##### SUPPLIED TEXT #####
Ant provides the ability for a project to have a set of properties. Properties are simple strings that you can access using the ${propertyName} notation. Whether you need to specify the location of a needed library many times or the name of a CVS repository, properties give you the flexibility to defer until runtime a set of values to be used in the build.

There are several ways to set a property. You can set it individually to the Ant buildfile via the D command-line option (see Table 3-1), or in bulk, from standard Java properties files by using the propertyfile option.

There are also several tasks that deal with properties. The property task enables the setting of a property by name. All property tasks are idempotent, which means that once a property’s value has been set it will remain unchanged for the remainder of the build. The immutability of properties in Ant is often a source of confusion, because as developers you often tend to think of them as variables.


The <ant> and <antcall> tasks both span a new build by starting another instance of an Ant project. The <ant> task calls an external buildfile, and the <antcall> task calls a target on the current buildfile. For both tasks, all of the properties of the calling project become available on the spawned projects, unless you set the inheritAll attribute to false, in which case only those properties passed on the command line become available to the spawned projects.
##### DATASET SECTION #####
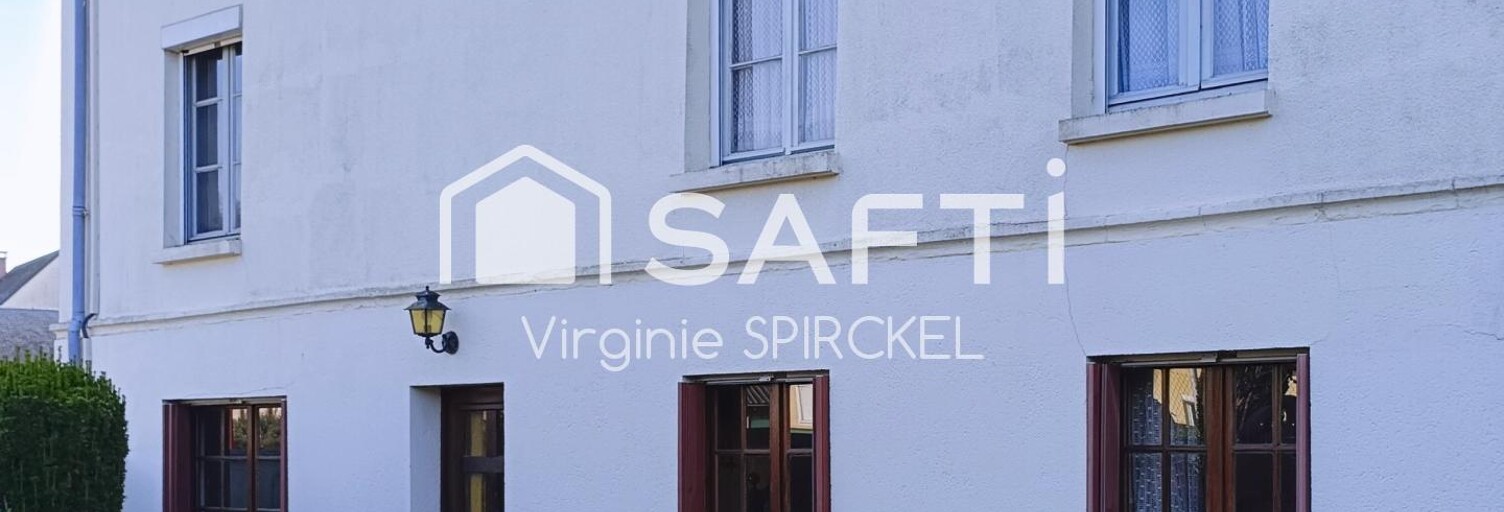 Maison 3 Pièces 73 m² à vendre à Beaumont-le-Roger (27170)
#####
ASSIGNMENT: Can you pull out the part of the passage on Ant properties between "There are also" and "the spawned projects.", inclusive? The data has no connection to the passage on Ant properties.

RESPONSE:
There are also several tasks that deal with properties. The property task enables the setting of a property by name. All property tasks are idempotent, which means that once a property’s value has been set it will remain unchanged for the remainder of the build. The immutability of properties in Ant is often a source of confusion, because as developers you often tend to think of them as variables.


The <ant> and <antcall> tasks both span a new build by starting another instance of an Ant project. The <ant> task calls an external buildfile, and the <antcall> task calls a target on the current buildfile. For both tasks, all of the properties of the calling project become available on the spawned projects, unless you set the inheritAll attribute to false, in which case only those properties passed on the command line become available to the spawned projects.